# Requirement A
Return the passage of the growth mindset article below between "Can Growth Mindset" and "a growth mindset.", inclusive.
# Requirement B
Extend the article on teaching a growth mindset below, picking up from the point at which it stops.

# Document text
____________________

Can Growth Mindset Be Taught?

Darn right it can. If you’re committed to your fixed mindset, it could be a long and arduous process but it’s not impossible. Here are some things you can try to start adopting a growth mindset.

  • Identify and investigate your starting point on the spectrum. Make note of past experiences and how you’ve approached learning. Do you have a growth mindset with some fixed mindset beliefs? Are you all in on the fixed mindset? Question why that is and maybe even identify where it comes from. For me, my fixed mindset behaviors stemmed from perfectionism.
  • Establish your why. One of the people I’ve enjoyed learning from on my professional development journey is Simon Sinek who has a strong belief that understanding and operating from our “why” can make a difference in how much effort we’re willing to put into a task or learning a new skill. For example, my why is to “Craft meaningful experiences for others so they may experience joy.” Therefore, I’m all about investing time in energy into learning and developing skills that allow me to deliver on that “why.”
  • Evaluate your thoughts and attitudes toward yourself and others. Especially around success and failure. Self-talk is a powerful thing. If you’re constantly beating yourself or others up for failures and shortcomings, you’re convincing yourself that you shouldn’t try to grow or improve. Silence that inner critic. When I find myself feeling like a negative Nelly, I try to change my self-talk so that I’m thinking in flexible terms. So, if I’m not good at, say, cross-stitch, I would say, “I’m not good at cross-stitch ”

____________________

# Data segment
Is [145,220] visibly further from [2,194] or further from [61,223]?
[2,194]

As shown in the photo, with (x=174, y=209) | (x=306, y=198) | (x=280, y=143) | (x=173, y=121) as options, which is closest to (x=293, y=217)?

____________________

# Task response A
Can Growth Mindset Be Taught?

Darn right it can. If you’re committed to your fixed mindset, it could be a long and arduous process but it’s not impossible. Here are some things you can try to start adopting a growth mindset.

# Task response B
  • Welcome radical candor. When we’re open to feedback, we’re accepting the possibility that we can improve. One of my favorite books on feedback is “Daring Greatly” by Brené Brown, who examines shame guilt, and vulnerability in a way that makes you feel like you’re having a cup of coffee with a wise friend.

If you’re leading a company or a team and you want to live the growth mindset life, here are three quick tips to set you up for success, er, I mean, growth.

  • If you’re striving for a growth mindset culture, ask interview questions that determine where candidates are on that spectrum. Ask them for an example of their growth mindset in action.
  • Put your money where your mouth is. Promote growth amongst employees and team members by funding professional development or continuing education.
  • Walk the walk day in and day out by building a learning culture at work. Create a safe environment where people are encouraged to take risks and make mistakes. Then help them derive and learn lessons to help them get better.

Where do you fall on the mindset spectrum? If you don’t have a growth mindset yet, which of these tips seem the most doable for you?